ACTIVITY:
Line by line, transcribe the data below exactly and pass over the images.
————
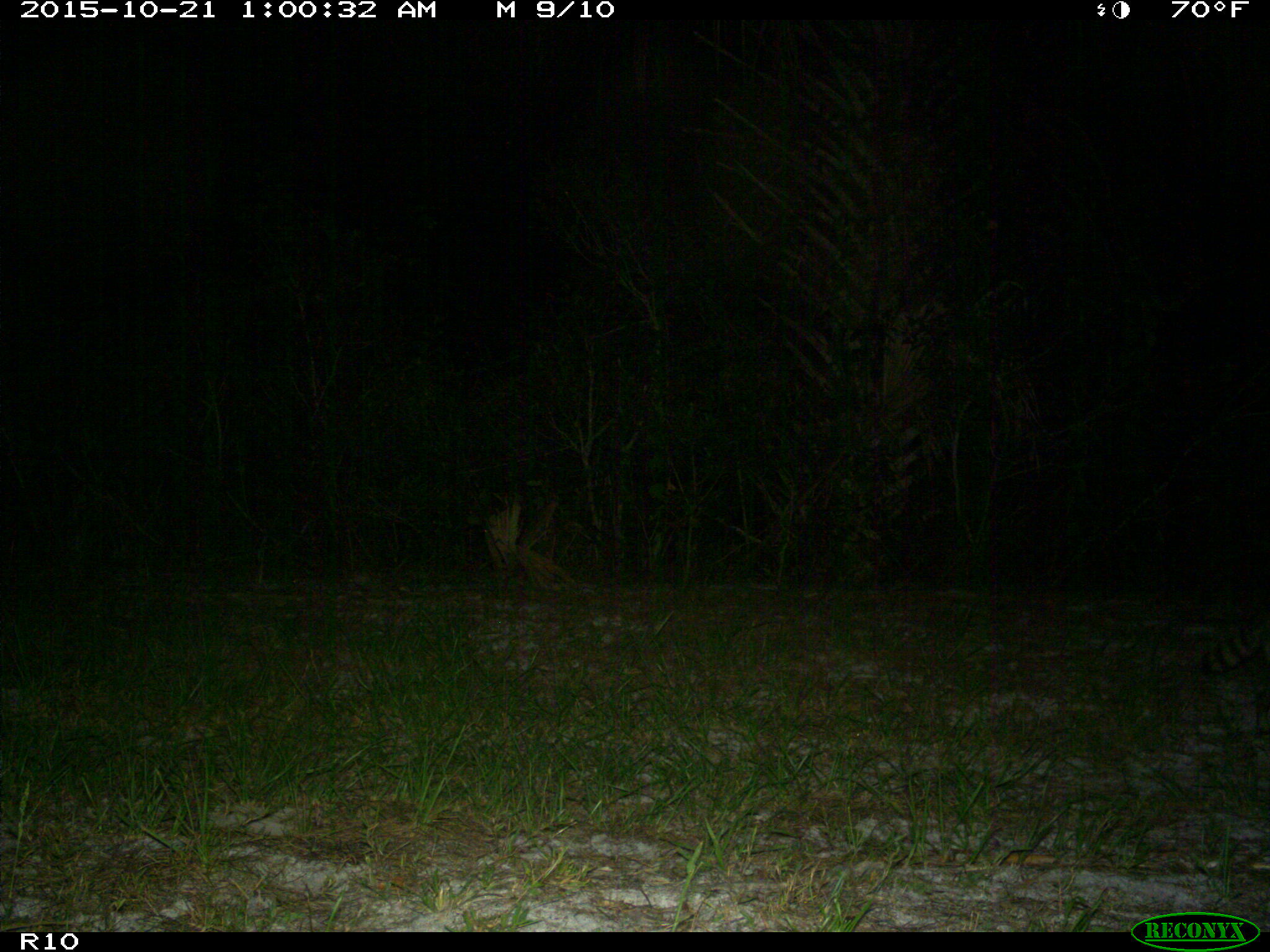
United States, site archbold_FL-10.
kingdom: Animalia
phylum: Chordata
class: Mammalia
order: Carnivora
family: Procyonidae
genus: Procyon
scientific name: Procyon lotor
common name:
————
COMPLETED EXERCISE:
United States, site archbold_FL-10.
kingdom: Animalia
phylum: Chordata
class: Mammalia
order: Carnivora
family: Procyonidae
genus: Procyon
scientific name: Procyon lotor
common name:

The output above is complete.